══ SOURCE DOCUMENT ══

Bug 1702043 - Newly created files are inaccessible via FUSE
Summary: Newly created files are inaccessible via FUSE
Keywords:
Status: CLOSED UPSTREAM
Alias: None
Product: GlusterFS
Classification: Community
Component: core
Version: 6
Hardware: Unspecified
OS: Linux
high
high
Target Milestone: ---
Assignee: bugs@gluster.org
QA Contact:
URL:
Whiteboard:
Depends On:
Blocks:
TreeView+ depends on / blocked
 
Reported: 2019-04-22 19:45 UTC by bio.erikson
Modified: 2023-09-14 05:27 UTC (History)
5 users (show)

Fixed In Version:
Clone Of:
Environment:
Last Closed: 2020-03-12 12:34:00 UTC
Regression: ---
Mount Type: ---
Documentation: ---
CRM:
Verified Versions:
Embargoed:


Attachments (Terms of Use)

Description bio.erikson 2019-04-22 19:45:11 UTC
Description of problem:
Newly created files/dirs will be inaccessible to the local FUSE mount after file IO is completed. 

I have recently started to experience this problem after upgrading to gluster 6.0, and did not previously experience this problem.  
I have two nodes running glusterfs, each with a FUSE mount pointed to localhost.

═══

▶ [WORK INSTRUCTIONS]:
(A) In the GlusterFS bug report, take the passage starting with "Attachments (Terms of" and going on through "experience this problem.". Rewrite it with "gluster 6.0" changed to "GlusterFS 6.0".
(B) Continue the GlusterFS bug report from its last sentence.

══ EXTRACTED MATERIAL ══

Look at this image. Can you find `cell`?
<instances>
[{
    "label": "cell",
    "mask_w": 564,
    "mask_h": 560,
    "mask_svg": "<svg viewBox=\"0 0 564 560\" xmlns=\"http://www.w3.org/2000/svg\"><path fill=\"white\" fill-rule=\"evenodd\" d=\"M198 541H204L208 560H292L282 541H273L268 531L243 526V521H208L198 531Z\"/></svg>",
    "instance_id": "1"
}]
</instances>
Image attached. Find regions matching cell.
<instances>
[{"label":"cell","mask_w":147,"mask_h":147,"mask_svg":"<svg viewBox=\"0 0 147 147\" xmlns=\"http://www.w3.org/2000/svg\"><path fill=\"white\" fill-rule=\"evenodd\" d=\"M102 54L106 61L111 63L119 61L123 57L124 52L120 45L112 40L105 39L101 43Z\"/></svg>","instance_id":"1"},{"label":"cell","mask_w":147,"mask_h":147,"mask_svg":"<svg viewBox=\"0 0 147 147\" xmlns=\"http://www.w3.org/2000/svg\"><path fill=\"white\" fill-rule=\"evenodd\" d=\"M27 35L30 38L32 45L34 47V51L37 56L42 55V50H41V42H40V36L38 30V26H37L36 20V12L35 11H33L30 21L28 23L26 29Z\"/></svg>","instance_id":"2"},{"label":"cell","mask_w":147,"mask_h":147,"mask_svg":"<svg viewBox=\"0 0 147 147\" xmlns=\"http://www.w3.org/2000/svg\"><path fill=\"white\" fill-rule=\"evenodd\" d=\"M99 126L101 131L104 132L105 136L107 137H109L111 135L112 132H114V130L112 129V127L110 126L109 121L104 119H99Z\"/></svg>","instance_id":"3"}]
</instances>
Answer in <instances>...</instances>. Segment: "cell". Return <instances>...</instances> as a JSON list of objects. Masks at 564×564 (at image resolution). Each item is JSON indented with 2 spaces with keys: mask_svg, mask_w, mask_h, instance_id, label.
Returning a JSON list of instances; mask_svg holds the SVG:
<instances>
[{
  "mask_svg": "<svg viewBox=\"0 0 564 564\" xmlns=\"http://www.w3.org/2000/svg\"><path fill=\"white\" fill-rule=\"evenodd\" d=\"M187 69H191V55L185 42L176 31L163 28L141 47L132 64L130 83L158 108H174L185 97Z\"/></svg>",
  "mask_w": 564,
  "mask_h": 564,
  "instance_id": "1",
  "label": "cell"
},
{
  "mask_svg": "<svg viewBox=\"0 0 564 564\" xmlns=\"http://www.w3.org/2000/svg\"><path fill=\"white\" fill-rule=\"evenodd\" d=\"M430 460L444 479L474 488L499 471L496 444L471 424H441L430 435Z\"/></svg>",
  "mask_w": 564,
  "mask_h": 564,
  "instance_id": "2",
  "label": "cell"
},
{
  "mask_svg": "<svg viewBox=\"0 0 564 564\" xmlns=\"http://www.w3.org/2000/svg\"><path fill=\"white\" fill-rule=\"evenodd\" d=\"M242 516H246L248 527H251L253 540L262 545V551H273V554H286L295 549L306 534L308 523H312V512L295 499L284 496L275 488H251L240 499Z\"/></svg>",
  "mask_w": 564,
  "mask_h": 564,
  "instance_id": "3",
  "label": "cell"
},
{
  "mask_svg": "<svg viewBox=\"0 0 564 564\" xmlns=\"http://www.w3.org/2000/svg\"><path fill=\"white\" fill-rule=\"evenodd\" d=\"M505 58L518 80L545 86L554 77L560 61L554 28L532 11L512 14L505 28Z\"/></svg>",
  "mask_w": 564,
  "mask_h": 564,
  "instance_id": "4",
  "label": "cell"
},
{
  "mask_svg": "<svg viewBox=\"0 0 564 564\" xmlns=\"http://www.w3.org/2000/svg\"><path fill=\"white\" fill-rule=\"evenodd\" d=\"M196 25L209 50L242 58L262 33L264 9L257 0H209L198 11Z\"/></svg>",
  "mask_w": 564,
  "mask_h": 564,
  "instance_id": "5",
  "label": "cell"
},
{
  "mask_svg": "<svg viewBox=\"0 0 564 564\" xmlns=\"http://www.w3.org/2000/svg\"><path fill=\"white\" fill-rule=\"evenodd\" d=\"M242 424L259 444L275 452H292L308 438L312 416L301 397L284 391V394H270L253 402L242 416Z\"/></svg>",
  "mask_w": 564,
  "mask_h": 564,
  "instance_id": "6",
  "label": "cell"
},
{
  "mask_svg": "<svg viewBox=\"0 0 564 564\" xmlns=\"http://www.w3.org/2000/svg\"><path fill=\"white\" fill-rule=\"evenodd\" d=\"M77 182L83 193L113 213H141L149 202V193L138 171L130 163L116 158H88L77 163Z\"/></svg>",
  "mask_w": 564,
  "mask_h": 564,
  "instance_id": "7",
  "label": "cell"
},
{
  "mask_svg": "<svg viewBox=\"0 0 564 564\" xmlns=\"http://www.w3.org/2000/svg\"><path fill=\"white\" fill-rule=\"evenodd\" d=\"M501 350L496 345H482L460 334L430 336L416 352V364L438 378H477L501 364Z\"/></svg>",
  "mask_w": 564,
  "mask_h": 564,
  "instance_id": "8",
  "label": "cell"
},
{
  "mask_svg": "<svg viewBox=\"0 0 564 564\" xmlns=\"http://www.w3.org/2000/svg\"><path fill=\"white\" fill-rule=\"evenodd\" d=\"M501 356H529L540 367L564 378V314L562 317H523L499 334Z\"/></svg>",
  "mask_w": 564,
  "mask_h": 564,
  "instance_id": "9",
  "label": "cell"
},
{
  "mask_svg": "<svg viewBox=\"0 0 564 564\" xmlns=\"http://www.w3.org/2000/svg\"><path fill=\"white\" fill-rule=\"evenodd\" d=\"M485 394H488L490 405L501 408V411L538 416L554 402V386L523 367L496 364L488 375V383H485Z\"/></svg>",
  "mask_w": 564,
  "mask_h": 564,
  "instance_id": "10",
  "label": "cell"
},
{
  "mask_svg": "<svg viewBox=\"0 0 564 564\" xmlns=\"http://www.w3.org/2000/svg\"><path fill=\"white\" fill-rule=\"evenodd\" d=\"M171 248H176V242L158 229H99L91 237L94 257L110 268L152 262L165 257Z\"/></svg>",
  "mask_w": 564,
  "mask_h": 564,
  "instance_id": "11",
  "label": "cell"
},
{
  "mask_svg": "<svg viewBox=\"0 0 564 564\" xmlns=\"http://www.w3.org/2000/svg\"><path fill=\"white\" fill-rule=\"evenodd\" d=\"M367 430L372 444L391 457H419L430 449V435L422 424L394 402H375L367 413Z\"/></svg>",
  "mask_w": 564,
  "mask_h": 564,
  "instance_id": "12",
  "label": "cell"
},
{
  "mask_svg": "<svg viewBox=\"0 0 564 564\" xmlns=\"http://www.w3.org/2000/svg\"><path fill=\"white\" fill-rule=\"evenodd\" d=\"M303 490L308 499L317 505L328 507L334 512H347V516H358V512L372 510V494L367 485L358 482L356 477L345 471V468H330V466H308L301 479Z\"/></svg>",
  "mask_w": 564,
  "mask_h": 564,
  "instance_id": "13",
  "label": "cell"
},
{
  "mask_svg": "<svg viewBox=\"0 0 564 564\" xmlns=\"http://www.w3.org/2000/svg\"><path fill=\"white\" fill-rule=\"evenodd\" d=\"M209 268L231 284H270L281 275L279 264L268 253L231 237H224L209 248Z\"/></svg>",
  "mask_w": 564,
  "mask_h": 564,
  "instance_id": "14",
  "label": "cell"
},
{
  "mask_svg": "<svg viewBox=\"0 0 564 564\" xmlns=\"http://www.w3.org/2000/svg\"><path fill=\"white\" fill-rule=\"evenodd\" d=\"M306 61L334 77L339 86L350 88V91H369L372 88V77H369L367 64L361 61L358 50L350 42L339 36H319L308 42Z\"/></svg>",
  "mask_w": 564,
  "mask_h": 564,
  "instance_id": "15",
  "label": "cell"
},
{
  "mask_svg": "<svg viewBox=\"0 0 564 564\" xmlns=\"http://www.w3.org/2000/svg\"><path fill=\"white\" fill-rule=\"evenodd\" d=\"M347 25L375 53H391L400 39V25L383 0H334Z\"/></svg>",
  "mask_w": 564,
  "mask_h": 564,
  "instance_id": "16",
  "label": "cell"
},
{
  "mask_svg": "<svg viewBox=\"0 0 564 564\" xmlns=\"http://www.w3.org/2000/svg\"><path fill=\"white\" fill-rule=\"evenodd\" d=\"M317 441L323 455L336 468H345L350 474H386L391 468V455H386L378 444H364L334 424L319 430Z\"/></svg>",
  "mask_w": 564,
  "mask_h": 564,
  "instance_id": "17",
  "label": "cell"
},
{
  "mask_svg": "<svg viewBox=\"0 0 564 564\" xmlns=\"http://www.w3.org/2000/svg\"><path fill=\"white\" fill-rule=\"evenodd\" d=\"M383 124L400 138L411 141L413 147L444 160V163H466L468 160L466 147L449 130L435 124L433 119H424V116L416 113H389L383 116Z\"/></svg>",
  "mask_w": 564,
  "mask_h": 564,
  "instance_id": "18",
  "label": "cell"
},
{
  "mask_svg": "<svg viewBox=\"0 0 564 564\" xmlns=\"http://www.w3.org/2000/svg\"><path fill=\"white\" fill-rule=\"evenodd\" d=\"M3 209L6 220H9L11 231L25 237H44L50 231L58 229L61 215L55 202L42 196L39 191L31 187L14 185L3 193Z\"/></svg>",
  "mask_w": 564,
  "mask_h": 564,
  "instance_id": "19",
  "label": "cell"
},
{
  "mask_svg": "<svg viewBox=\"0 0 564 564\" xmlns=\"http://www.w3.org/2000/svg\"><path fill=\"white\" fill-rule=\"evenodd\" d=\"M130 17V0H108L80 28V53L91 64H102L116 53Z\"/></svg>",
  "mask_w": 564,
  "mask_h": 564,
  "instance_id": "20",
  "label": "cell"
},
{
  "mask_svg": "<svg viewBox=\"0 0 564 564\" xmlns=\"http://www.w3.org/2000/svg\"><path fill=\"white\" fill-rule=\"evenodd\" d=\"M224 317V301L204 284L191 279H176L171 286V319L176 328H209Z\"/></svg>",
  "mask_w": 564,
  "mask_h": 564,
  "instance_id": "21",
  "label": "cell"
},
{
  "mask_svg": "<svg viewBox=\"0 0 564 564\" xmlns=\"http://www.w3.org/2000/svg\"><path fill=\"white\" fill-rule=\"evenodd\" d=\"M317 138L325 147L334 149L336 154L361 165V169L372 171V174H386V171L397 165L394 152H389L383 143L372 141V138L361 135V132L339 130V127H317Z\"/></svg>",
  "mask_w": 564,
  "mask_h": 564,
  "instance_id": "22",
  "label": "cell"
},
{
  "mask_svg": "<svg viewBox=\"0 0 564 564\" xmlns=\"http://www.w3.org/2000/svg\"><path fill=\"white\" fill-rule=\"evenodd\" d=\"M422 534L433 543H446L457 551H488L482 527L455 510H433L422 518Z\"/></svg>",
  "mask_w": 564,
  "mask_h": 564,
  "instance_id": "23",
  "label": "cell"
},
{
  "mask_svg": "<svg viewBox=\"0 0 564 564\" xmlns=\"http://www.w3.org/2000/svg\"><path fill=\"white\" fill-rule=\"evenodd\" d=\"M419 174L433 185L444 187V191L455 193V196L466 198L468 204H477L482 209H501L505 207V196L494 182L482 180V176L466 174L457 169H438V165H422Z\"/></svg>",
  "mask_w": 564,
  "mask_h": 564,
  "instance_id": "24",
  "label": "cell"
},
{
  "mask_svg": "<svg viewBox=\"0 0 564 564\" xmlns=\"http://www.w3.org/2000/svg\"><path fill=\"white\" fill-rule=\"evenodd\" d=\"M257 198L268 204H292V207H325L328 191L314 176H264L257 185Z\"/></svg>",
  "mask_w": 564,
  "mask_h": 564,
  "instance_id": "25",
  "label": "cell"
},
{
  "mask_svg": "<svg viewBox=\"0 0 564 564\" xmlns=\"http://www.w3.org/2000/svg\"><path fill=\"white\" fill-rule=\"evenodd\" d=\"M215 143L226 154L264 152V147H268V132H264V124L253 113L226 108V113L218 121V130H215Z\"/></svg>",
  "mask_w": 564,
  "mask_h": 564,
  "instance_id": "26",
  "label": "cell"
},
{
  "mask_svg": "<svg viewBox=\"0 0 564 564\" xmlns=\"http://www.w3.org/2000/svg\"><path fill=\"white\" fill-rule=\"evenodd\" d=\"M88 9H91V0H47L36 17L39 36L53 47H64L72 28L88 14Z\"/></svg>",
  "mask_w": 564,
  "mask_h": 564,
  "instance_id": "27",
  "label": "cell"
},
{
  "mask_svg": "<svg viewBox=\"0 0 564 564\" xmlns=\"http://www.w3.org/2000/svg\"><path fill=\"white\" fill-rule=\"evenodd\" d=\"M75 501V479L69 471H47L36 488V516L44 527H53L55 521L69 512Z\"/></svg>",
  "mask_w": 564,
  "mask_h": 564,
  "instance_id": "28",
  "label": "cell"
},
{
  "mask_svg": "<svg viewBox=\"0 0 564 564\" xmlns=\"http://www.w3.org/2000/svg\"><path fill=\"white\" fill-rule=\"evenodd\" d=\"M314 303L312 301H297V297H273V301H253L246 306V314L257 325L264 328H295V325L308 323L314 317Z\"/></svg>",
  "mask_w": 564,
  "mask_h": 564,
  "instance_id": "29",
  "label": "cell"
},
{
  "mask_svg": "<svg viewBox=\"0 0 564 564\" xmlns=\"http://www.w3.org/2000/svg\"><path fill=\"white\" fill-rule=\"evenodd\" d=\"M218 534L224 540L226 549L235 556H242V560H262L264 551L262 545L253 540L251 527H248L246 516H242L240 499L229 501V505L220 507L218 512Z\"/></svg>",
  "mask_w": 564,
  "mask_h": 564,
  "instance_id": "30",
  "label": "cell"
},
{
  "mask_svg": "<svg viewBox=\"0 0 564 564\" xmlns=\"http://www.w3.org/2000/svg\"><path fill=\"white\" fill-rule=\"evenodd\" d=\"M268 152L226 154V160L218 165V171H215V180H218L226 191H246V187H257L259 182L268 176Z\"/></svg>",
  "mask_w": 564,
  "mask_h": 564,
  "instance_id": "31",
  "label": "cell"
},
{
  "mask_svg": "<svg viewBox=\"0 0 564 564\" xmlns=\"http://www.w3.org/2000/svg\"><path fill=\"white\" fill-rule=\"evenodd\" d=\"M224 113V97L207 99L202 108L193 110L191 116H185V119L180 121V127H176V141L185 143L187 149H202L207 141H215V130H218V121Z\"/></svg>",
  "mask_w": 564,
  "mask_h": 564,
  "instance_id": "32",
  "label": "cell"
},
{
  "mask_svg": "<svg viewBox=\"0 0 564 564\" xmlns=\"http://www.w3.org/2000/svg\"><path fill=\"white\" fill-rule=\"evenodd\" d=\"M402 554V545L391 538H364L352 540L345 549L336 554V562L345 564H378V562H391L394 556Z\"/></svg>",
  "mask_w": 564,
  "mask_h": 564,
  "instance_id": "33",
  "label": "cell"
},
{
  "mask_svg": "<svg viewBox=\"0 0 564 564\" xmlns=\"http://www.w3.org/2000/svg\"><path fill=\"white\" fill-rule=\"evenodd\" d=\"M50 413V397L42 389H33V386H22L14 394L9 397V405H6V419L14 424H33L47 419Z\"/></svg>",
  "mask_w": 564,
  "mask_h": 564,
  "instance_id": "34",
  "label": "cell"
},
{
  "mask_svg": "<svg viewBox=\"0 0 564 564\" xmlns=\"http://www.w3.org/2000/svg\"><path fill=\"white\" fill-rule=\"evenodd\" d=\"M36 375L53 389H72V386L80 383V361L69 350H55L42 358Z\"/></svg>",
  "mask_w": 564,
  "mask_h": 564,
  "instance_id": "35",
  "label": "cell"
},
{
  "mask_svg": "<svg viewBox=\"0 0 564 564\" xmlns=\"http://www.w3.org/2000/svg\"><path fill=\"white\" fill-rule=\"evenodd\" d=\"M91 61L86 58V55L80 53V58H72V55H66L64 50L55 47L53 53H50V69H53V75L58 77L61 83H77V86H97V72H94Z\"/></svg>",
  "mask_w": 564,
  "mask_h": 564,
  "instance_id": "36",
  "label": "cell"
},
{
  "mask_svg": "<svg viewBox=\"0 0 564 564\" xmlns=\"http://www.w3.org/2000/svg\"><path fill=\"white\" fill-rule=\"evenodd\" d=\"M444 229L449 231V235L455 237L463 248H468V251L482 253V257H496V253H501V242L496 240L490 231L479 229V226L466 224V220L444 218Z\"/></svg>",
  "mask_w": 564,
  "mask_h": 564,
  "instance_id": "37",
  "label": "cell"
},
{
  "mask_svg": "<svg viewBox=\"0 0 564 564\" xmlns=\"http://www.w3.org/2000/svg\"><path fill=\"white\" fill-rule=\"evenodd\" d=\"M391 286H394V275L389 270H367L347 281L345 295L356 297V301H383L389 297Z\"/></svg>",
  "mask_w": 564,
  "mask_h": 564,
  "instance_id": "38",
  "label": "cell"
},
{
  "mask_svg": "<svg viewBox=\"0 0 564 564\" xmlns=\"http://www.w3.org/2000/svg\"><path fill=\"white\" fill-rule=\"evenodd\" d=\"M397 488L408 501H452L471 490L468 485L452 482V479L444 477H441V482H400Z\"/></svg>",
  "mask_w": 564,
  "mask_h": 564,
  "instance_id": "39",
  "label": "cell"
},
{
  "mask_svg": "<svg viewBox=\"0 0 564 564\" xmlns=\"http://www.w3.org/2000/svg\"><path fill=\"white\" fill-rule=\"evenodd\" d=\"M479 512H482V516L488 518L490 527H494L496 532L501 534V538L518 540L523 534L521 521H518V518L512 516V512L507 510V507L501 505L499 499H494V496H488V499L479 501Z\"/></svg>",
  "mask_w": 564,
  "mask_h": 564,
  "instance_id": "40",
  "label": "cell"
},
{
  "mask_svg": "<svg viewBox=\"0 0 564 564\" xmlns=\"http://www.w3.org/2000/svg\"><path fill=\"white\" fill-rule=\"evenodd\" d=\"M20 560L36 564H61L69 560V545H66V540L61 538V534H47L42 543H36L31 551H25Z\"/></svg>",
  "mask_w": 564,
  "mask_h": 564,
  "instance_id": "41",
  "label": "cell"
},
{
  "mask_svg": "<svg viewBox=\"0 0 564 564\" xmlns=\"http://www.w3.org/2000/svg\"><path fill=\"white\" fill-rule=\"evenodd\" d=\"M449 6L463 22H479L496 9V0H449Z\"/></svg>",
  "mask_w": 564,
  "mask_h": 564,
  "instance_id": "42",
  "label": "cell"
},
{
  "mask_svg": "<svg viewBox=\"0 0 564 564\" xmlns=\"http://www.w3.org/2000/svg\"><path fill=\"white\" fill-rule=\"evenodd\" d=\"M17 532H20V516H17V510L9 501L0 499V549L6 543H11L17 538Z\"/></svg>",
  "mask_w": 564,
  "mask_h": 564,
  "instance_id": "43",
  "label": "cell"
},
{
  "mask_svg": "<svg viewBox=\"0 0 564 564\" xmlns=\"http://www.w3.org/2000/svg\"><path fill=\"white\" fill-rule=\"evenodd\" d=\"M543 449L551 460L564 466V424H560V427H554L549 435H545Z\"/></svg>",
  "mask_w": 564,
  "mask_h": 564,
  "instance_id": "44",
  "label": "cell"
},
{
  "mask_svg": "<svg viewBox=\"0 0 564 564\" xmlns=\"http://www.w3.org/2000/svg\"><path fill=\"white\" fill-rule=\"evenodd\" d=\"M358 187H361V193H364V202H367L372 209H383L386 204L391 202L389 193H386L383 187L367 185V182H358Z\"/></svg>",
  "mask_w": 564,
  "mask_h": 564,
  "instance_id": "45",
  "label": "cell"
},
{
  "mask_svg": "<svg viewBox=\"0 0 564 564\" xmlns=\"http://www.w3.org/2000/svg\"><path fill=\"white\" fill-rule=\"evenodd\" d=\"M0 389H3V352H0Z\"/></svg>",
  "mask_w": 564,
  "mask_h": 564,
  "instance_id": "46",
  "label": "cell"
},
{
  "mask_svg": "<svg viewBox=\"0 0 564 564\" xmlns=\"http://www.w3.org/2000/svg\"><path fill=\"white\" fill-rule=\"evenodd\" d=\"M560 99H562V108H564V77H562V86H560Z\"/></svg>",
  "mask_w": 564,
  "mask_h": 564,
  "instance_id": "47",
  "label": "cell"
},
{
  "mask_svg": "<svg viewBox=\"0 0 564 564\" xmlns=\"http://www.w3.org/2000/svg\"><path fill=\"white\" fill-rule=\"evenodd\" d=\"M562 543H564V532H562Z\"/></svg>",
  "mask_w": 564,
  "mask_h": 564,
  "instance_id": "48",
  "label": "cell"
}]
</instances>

═══

▶ [ANSWERS BY ITEM NUMBER]:
(A)
Attachments (Terms of Use)

Description bio.erikson 2019-04-22 19:45:11 UTC
Description of problem:
Newly created files/dirs will be inaccessible to the local FUSE mount after file IO is completed. 

I have recently started to experience this problem after upgrading to GlusterFS 6.0, and did not previously experience this problem.

(B)
```
#/etc/fstab
localhost:/gv0 /data/ glusterfs lru-limit=0,defaults,_netdev,acl 0 0
```

 I have ran in to this problem with rsync, random file creation with dd, and mkdir/touch. I have noticed that files are accessible while being written too, and become inaccessible once the file IO is complete. It usually happens in 'chunks' of sequential files. After some period of time >15 min the problem resolves itself. The files on the local bricks ls just fine. The problematic files/dirs are accessible via FUSE mounts on other machines. Heal doesn't report any problems. Small file workloads seem to make the problem worse. Overwriting existing files seems to not create problematic files.

*Gluster Info*
Volume Name: gv0
Type: Distributed-Replicate
Volume ID: ...
Status: Started
Snapshot Count: 0
Number of Bricks: 3 x 2 = 6
Transport-type: tcp
Bricks:
...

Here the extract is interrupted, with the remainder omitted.